Sometimes, these decisions – open doors or windows – don’t always have the most encouraging of decisions or easiest of things on the other side, and yet, they are what God intended for us from the beginning. They are not what we would choose, and yet they are exactly what God would have chosen for us, try try as we might to avoid them. What makes us human is that we avoid the things that are hardest and yet best for us. Telling the truth if we have been lying or concealing the truth about a part of our lives to those we care about, opening up a new aspect of our lives to a new relationship, seeking a call in a new and challenging field or just plain trying again if we have failed at something we love – a relationship, a job, or even life.
In the midst of the challenging saga that were the beginning of my mid-twenties, I wondered what this phrase meant, and yet, I couldn’t possibly see a closing of a door and the opening of another as being complementary to another. The closing of a door in faith means the shutting off of God’s potential to show love to His people, His kingdom and those who are seeking for redemption and a second chance. The God of the Bible is wrathful, but He is also omnipotent and constantly looking to redeem, forgive, and ultimately give compassionate care to those in need of new life and second chances. Shutting doors only to begin an endeavor for an open window doesn’t allow for the sharing of immediate compassion, it only spurs on distraction and the search for an escape yet again, both for the seeker and for their divine guide. I never ran from God, and never had any clue that God would run from me. No windows, no doors, only enduring and persistent love and compassion as exhibited not by the closing of doors and windows, but rather the sharing of a long meandering walk together along the pathway of life.

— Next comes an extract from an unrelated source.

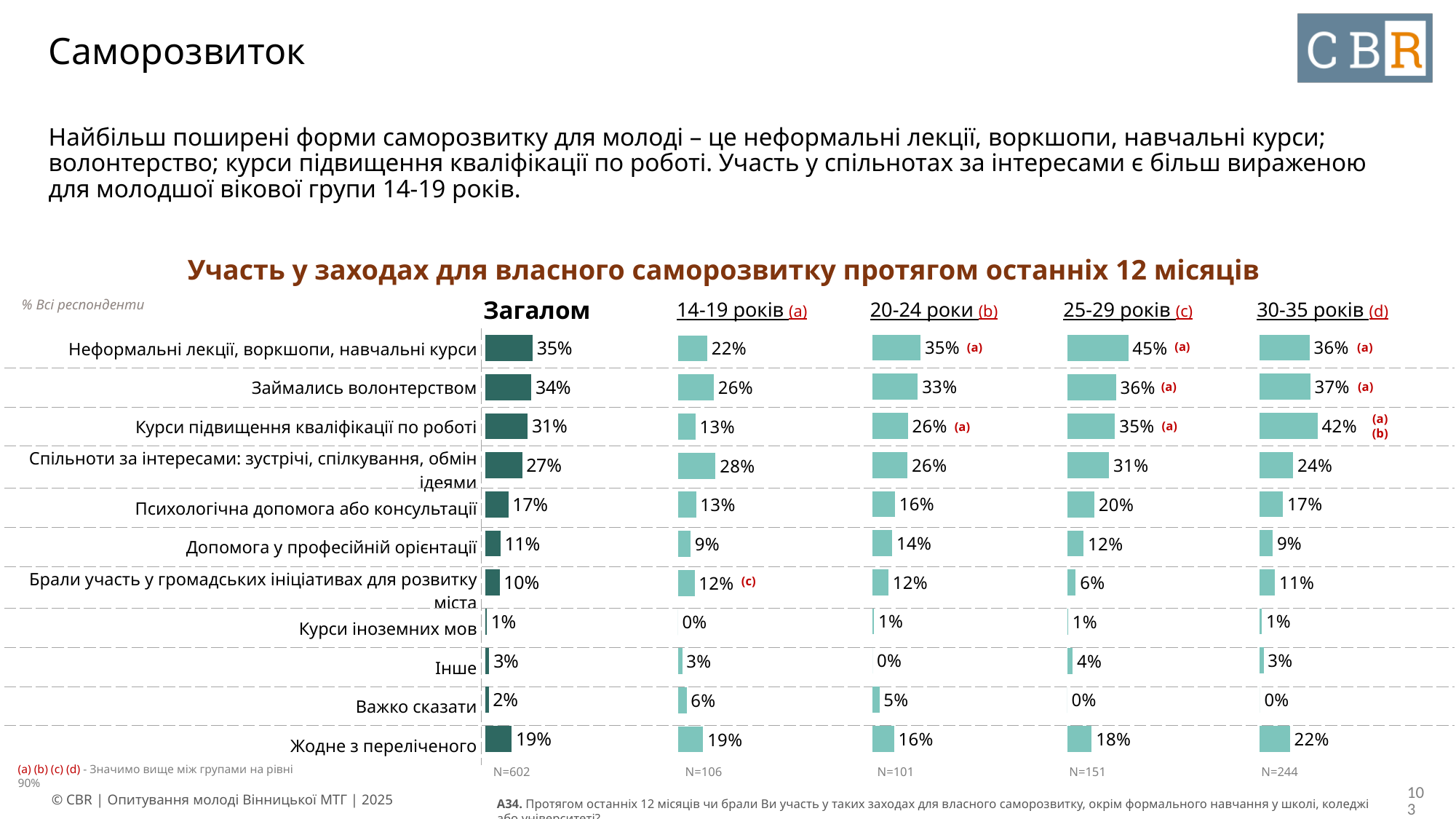
What is the title of the chart? Участь у заходах для власного саморозвитку протягом останніх 12 місяців Which category has the lowest value in the "Загалом" column? Курси іноземних мов What is the difference between the "25-29 років" and "14-19 років" values for "Неформальні лекції, воркшопи, навчальні курси"? 23% What is the sample size (N) shown for the "Загалом" column? N=602 Which category has the highest value in the "Загалом" column? Неформальні лекції, воркшопи, навчальні курси What kind of chart is shown on the slide? Bar chart How many columns (groups) of bars are shown in the chart? 5 What is the value for "Курси підвищення кваліфікації по роботі" in the "30-35 років" column? 42% What is the value for "Неформальні лекції, воркшопи, навчальні курси" in the "Загалом" column? 35% Which is larger for "Спільноти за інтересами: зустрічі, спілкування, обмін ідеями": the "14-19 років" value or the "30-35 років" value? 14-19 років How many categories (rows) are shown in the chart? 11 What is the value for "Психологічна допомога або консультації" in the "25-29 років" column? 20%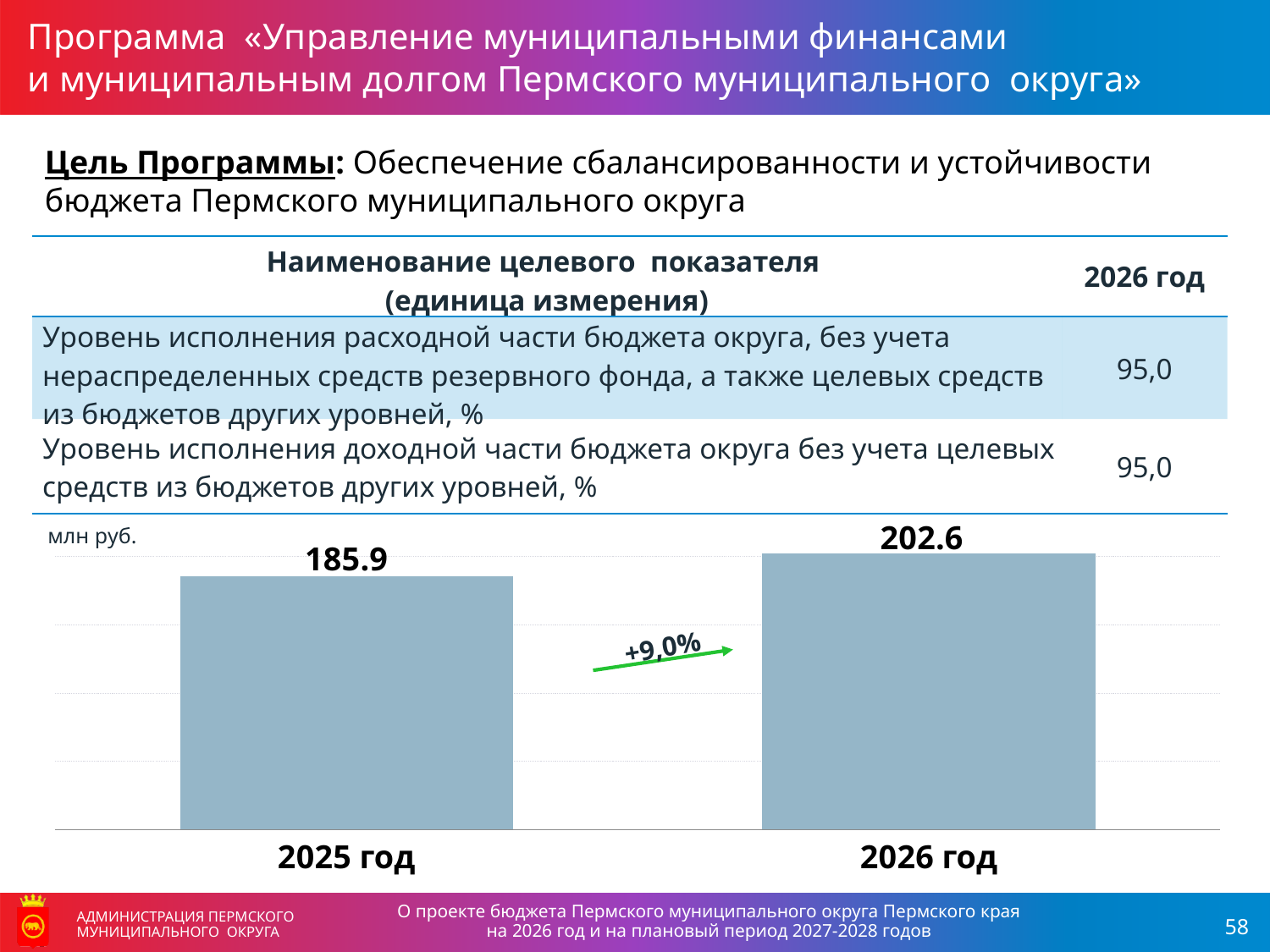
Which year has the lowest value in the bar chart? 2025 год Which year has the highest value in the bar chart? 2026 год What is the difference between the values for 2026 год and 2025 год in the bar chart? 16.7 What kind of chart is shown on the slide? bar chart What is the value for 2025 год in the bar chart? 185.9 What unit of measurement is indicated for the values in the bar chart? млн руб. What is the value for 2026 год in the bar chart? 202.6 How many bars are shown in the chart? 2 Which is larger in the bar chart: the value for 2025 год or the value for 2026 год? 2026 год Do the values in the chart rise or fall from 2025 год to 2026 год? rise What percentage change is annotated between the two bars in the chart? +9,0%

Faith is something that has to be lived into, and while God appreciates a good theological and intellectual banter, at some point, yielding must occur. In the midst of illness, theological and intellectual banter provides security and safety unlike anything else. A security blanket of sorts. But so does faith. The phrase, “when God closes a door, somewhere He opens a window” is in some cases a theological cop-out and in other cases a theological security blanket, as on the one hand, it provides theological and spiritual safety for those who need to know that God never gives up the upper hand in our lives, especially when the going might seem to be getting tough. But on the other hand, it is so totally a theological cop-out, because it gives permission for us to choose the call. Or, instead, it places the blame in God’s hands completely, rather than in the hands of the human, which is the theologically appropriate response. Yes, I may be intellectualizing again, but it is also the seemingly comforting approach as well. Because if we say that God can potentially turn his back and shut the door on opportunities on a whim, then how are we to trust that God will be steady in our lives? To me, this phrase, if God doesn’t do X, He’ll certainly somewhere, at some point do Y, implies that God is inconsistent.

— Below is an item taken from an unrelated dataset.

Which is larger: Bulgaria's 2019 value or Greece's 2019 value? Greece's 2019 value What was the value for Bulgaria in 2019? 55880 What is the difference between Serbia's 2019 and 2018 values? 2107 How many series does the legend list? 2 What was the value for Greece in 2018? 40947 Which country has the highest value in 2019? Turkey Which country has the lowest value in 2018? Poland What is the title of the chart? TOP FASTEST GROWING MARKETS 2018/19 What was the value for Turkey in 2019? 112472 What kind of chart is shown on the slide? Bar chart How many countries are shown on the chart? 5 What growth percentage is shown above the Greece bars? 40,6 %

And is the God of scripture, of Christianity, of Judeo-Christianity, a lackluster, inconsistent God? That certainly isn’t the God I was taught about in Sunday School, or in Seminary, or at Smith.

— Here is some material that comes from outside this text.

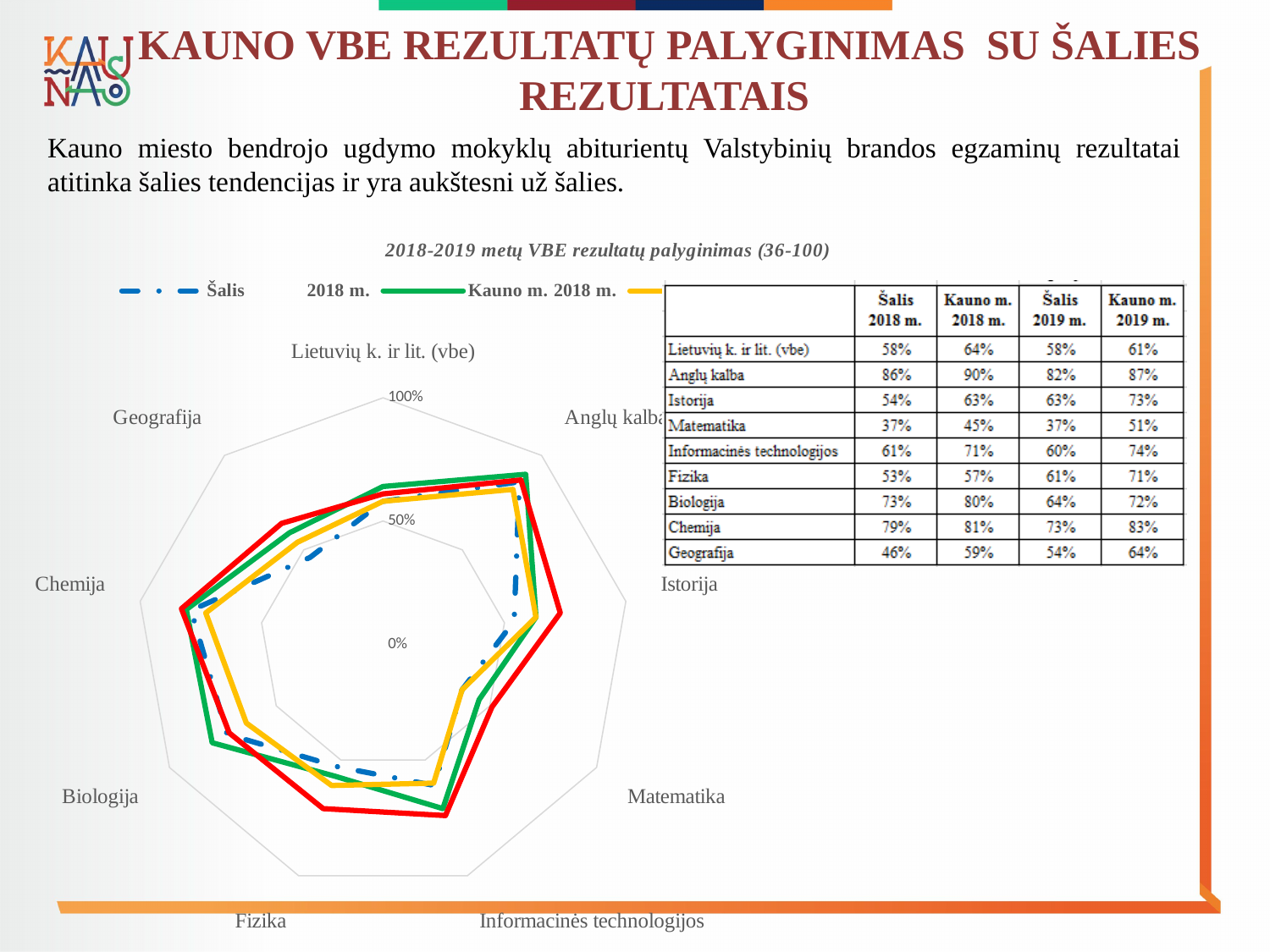
Which subject has the lowest Šalis 2019 m. value? Matematika Which is larger for Geografija: the Kauno m. 2018 m. value or the Šalis 2018 m. value? Kauno m. 2018 m. What is the Kauno m. 2018 m. value for Biologija? 80% What is the difference between the Kauno m. 2019 m. and Šalis 2019 m. values for Istorija? 10% What is the title of the chart? 2018-2019 metų VBE rezultatų palyginimas (36-100) What is the Šalis 2019 m. value for Fizika? 61% What is the Šalis 2018 m. value for Anglų kalba? 86% What kind of chart is shown on the slide? radar chart Which subject has the highest Kauno m. 2019 m. value? Anglų kalba Is the Šalis 2018 m. value for Matematika greater or less than 50%? less How many subject categories are plotted on the radar chart? 9 What is the Kauno m. 2019 m. value for Matematika? 51%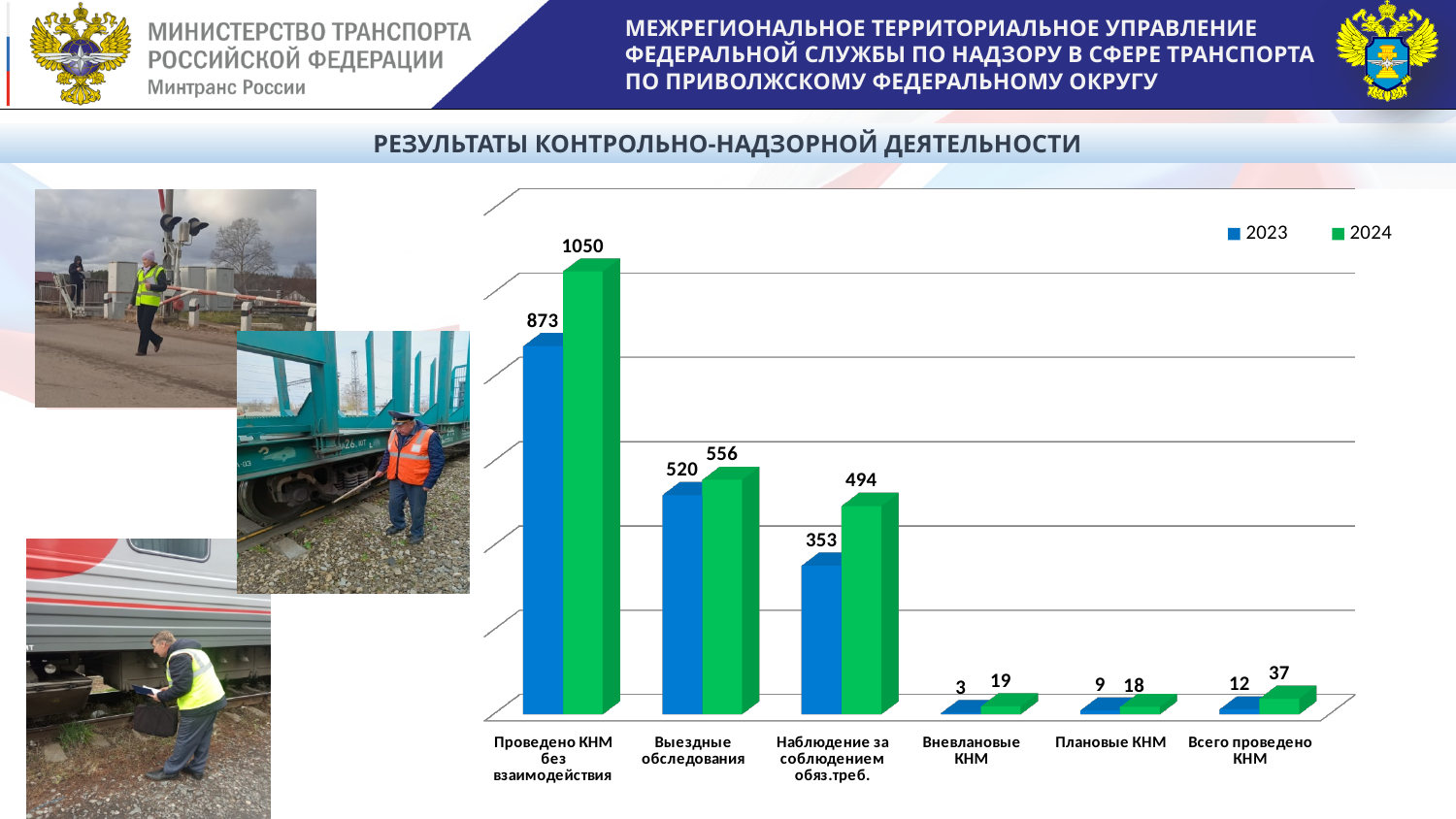
Which category has the highest 2024 value? Проведено КНМ без взаимодействия What is the 2023 value for "Наблюдение за соблюдением обяз.треб."? 353 What is the 2024 value for "Проведено КНМ без взаимодействия"? 1050 What is the 2024 value for "Всего проведено КНМ"? 37 How many series does the chart legend list? 2 What kind of chart is shown on the slide? Bar chart How many categories are shown on the x axis of the chart? 6 Which category has the lowest 2023 value? Вневлановые КНМ What is the 2023 value for "Выездные обследования"? 520 What is the difference between the 2024 and 2023 values for "Проведено КНМ без взаимодействия"? 177 What is the difference between the 2024 and 2023 values for "Наблюдение за соблюдением обяз.треб."? 141 Which is larger for "Плановые КНМ": the 2023 value or the 2024 value? 2024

So who are you kidding? Are you the one who is closing the door to opportunity by your actions and your words? Are you the one limiting yourself by claiming medical conditions that aren’t real or aren’t as serious? Are you the one placing limitations on your job or call potential that God has for you for reasons that are fear-based rather than reality- and faith-based? Discern the motivations behind your words and actions, because God isn’t shutting doors and opening windows. There is no theology behind those words, only human actions motivated out of selfishness and fear. And no one deserves to live a life motivated based on those two emotions.